Retrieve each line that contains the word "species" from the entries below.

+++ Supplied information

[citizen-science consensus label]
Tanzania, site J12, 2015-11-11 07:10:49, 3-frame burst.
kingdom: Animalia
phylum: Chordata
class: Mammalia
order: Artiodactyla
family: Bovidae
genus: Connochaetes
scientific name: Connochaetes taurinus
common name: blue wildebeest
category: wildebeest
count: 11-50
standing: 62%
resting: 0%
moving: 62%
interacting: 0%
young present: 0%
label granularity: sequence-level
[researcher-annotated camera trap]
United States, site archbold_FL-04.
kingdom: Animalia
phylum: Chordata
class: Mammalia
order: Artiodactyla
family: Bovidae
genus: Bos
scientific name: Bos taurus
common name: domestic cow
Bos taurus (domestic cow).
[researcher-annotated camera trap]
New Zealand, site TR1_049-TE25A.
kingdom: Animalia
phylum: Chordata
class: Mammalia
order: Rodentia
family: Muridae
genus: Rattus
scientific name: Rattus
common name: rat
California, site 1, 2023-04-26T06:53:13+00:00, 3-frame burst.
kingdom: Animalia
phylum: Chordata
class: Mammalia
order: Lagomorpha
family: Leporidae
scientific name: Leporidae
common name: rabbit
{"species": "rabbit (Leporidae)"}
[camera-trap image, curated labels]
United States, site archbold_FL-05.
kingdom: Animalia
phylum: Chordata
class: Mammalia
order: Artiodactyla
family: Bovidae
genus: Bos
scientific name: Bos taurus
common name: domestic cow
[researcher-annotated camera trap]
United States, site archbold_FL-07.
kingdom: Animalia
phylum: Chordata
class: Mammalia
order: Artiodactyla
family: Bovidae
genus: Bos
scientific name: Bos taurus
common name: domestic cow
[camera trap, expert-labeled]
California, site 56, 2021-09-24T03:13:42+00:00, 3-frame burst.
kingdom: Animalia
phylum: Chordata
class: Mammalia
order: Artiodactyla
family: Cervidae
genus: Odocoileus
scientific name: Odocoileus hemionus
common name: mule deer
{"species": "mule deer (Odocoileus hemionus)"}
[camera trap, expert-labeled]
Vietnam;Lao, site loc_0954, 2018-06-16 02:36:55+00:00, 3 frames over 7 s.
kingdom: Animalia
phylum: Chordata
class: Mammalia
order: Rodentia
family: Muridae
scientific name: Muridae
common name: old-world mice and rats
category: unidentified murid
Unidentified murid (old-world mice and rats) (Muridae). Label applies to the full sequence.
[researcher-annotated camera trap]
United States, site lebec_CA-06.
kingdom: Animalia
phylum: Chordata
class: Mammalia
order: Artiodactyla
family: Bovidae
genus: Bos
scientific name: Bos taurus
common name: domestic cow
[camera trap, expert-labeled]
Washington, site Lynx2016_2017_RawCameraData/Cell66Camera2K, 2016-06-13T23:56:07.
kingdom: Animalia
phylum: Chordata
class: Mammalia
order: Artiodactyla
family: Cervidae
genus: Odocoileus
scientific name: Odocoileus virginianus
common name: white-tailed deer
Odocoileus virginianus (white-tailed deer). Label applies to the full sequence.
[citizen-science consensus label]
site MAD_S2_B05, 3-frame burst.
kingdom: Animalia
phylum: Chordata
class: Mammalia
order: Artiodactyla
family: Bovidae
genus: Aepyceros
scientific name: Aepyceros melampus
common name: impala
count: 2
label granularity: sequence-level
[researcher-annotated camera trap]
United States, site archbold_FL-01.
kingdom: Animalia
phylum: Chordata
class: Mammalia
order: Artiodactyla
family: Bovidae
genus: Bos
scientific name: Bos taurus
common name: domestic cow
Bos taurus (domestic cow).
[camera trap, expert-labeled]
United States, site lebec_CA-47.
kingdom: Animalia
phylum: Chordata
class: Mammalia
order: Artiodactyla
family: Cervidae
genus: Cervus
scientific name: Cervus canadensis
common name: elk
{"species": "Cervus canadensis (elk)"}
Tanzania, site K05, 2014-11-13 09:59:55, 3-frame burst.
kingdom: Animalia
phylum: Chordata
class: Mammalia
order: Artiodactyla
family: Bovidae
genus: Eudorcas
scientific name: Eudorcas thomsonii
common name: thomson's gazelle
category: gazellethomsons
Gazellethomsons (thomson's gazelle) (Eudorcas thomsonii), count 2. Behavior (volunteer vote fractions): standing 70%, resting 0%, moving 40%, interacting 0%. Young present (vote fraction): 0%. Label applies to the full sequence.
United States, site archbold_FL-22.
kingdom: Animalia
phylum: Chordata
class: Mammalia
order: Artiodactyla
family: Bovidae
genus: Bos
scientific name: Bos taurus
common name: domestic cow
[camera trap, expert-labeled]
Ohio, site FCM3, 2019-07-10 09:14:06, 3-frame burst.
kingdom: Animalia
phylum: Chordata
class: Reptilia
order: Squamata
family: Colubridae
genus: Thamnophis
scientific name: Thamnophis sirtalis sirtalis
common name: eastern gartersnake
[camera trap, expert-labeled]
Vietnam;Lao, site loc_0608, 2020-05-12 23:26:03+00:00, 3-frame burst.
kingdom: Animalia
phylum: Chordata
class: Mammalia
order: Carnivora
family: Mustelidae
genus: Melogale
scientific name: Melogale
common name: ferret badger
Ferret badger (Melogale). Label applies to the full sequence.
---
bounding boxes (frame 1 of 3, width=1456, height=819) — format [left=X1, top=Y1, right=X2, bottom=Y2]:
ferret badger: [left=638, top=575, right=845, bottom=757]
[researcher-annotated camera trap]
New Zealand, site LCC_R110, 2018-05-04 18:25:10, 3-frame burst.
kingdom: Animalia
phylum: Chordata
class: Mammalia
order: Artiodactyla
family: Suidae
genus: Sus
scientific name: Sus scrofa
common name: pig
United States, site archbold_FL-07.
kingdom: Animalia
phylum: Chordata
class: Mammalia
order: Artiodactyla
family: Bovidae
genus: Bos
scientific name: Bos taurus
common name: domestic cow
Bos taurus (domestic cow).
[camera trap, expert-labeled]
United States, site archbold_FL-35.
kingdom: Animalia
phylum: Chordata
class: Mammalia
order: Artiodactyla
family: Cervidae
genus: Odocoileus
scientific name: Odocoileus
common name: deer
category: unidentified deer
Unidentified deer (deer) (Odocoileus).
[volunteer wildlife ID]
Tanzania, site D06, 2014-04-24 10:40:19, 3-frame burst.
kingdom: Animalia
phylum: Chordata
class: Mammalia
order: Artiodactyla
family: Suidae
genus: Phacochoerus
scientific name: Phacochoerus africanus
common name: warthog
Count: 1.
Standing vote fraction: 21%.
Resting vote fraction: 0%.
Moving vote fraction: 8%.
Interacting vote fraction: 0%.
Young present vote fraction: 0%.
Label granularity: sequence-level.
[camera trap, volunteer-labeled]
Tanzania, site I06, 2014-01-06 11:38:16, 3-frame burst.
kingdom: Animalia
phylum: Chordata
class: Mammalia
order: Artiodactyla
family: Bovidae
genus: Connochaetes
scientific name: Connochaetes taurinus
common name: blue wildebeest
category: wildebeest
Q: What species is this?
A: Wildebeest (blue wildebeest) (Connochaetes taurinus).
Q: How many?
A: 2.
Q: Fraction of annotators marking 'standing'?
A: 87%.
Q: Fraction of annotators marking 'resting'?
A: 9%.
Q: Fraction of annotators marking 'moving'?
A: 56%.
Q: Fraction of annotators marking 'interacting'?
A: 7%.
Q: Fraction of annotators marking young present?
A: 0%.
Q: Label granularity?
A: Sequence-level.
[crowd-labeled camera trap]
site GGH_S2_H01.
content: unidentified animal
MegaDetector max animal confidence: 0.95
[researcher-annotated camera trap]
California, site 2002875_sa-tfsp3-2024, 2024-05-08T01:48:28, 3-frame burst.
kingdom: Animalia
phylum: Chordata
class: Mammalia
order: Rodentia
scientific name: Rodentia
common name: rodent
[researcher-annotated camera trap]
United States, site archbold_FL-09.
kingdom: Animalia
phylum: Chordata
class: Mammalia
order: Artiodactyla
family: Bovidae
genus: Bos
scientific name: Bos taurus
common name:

++++++

▶ Exercise result
{"species": "rabbit (Leporidae)"}
{"species": "mule deer (Odocoileus hemionus)"}
{"species": "Cervus canadensis (elk)"}
Q: What species is this?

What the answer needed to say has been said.